But after all she did not join the party that was riding toward the hills that morning, for the thought of seeing the torn and twisted strata of a bygone age that lifted its scarred head above the surface of the plain at the base of the mountains was more than she felt equal to. They did not urge her, and as she insisted that Mr. Curtiss accompany the other men she was left alone at the bungalow with Lady Greystoke, the baby and the servants.
As the party trotted across the rolling land that stretched before them to the foothills they sighted a herd of zebras coming toward them in mad stampede.
"Something is hunting ahead of us," remarked one of the men.
"We may get a shot at a lion from the looks of it," replied another.
A short distance further on they came upon the carcass of a zebra stallion. Barney and Butzow dismounted to examine it in an effort to determine the nature of the enemy that had dispatched it. At the first glance Barney called to one of the other members of the party, an experienced big game hunter.
"What do you make of this, Brown?" he asked, pointing to the exposed haunch.
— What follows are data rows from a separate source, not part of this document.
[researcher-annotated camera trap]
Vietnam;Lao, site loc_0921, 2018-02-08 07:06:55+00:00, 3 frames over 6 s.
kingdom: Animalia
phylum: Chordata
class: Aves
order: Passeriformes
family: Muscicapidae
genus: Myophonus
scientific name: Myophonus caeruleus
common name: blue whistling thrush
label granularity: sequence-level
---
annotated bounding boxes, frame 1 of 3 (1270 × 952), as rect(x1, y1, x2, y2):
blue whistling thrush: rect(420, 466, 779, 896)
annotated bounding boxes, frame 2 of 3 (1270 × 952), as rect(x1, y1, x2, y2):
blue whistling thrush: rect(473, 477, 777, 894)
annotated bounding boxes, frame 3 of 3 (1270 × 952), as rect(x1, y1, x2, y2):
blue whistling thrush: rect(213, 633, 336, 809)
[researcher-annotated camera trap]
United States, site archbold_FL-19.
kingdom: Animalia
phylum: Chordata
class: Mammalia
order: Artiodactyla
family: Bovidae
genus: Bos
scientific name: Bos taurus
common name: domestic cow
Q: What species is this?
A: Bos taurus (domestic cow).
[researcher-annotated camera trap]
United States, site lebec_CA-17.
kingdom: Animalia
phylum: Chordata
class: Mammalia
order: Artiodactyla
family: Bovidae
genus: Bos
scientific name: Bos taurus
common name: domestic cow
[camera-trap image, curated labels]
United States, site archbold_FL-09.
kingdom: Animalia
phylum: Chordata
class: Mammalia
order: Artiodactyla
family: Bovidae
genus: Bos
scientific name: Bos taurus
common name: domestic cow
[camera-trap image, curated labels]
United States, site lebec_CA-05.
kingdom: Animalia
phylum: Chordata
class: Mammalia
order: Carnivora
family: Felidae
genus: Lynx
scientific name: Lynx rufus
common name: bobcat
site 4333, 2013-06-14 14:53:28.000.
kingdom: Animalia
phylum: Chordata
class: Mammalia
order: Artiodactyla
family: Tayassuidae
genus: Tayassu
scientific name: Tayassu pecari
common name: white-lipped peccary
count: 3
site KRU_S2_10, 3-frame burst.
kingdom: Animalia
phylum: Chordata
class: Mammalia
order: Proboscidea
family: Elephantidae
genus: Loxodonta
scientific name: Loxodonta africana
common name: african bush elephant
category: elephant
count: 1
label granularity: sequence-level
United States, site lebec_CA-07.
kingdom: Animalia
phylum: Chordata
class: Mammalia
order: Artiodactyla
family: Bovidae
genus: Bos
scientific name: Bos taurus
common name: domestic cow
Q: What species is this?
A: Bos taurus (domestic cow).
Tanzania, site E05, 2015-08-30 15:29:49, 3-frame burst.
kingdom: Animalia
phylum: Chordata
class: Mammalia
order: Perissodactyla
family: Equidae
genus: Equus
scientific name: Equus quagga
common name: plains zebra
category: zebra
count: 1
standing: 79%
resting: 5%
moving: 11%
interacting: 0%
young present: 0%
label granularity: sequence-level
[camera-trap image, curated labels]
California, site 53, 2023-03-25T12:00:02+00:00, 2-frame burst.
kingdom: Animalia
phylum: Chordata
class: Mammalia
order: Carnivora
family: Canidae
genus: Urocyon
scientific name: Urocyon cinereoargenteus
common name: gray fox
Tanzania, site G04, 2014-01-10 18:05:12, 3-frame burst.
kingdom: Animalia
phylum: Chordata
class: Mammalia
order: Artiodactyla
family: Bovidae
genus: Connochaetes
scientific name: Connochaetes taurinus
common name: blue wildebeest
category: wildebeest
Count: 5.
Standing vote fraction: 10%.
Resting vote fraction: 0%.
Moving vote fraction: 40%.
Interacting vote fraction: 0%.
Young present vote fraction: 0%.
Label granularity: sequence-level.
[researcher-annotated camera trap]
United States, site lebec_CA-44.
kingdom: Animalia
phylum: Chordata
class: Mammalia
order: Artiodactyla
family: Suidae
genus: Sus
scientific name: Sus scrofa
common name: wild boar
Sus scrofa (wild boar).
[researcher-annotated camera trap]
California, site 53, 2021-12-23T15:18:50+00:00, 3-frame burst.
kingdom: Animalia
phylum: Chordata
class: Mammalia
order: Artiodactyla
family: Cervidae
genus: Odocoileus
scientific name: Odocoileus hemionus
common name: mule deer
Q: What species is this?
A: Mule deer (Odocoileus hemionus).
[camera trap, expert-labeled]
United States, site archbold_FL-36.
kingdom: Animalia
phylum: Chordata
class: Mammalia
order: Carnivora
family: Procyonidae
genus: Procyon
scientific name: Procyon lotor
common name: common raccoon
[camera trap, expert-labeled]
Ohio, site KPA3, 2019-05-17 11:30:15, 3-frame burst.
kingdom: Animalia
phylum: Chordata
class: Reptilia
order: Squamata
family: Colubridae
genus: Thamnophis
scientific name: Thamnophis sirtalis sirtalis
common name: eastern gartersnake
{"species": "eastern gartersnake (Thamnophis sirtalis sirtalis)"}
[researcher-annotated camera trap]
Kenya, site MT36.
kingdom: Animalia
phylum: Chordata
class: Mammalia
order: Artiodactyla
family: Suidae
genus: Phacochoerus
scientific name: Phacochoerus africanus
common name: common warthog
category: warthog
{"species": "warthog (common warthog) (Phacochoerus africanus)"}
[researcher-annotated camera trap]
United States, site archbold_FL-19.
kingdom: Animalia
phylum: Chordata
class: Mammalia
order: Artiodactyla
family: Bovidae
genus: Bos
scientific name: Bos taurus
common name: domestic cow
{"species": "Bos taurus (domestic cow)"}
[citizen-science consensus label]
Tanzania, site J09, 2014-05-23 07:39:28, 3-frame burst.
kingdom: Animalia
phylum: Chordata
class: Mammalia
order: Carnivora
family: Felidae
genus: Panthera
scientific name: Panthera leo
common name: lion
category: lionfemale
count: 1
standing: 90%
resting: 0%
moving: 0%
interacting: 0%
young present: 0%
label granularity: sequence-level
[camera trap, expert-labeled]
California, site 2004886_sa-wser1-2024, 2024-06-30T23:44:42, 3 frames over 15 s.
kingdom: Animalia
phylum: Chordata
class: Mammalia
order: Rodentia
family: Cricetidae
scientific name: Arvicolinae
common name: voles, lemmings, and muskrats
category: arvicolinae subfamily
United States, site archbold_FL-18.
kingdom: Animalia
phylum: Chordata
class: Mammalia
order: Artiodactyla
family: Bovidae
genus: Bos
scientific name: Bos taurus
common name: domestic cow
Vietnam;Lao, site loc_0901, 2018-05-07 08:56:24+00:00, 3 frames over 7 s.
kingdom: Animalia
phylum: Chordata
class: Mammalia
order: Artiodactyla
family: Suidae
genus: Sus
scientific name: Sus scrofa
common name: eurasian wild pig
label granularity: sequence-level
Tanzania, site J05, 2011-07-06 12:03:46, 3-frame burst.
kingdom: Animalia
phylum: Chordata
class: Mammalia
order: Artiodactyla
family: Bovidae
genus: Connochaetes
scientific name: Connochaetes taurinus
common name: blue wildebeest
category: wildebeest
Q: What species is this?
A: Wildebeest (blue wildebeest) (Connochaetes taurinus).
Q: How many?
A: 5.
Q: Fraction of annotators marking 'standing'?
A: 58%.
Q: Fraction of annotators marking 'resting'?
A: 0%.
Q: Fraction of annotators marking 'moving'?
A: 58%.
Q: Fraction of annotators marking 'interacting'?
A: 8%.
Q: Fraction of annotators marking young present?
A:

"It is a man's kill," replied the other. "Look at that gaping hole over the heart, that would tell the story were it not for the evidence of the knife that cut away these strips from the rump. The carcass is still warm—the kill must have been made within the past few minutes."
"Then it wouldn't have been a man," spoke up another, "or we should have heard the shot. Wait, here's Greystoke, let's see what he thinks of it."
The ape man, who had been riding a couple hundred yards in rear of the others with one of the older men, now reined in close to the dead zebra.
"What have we here?" he asked, swinging from his saddle.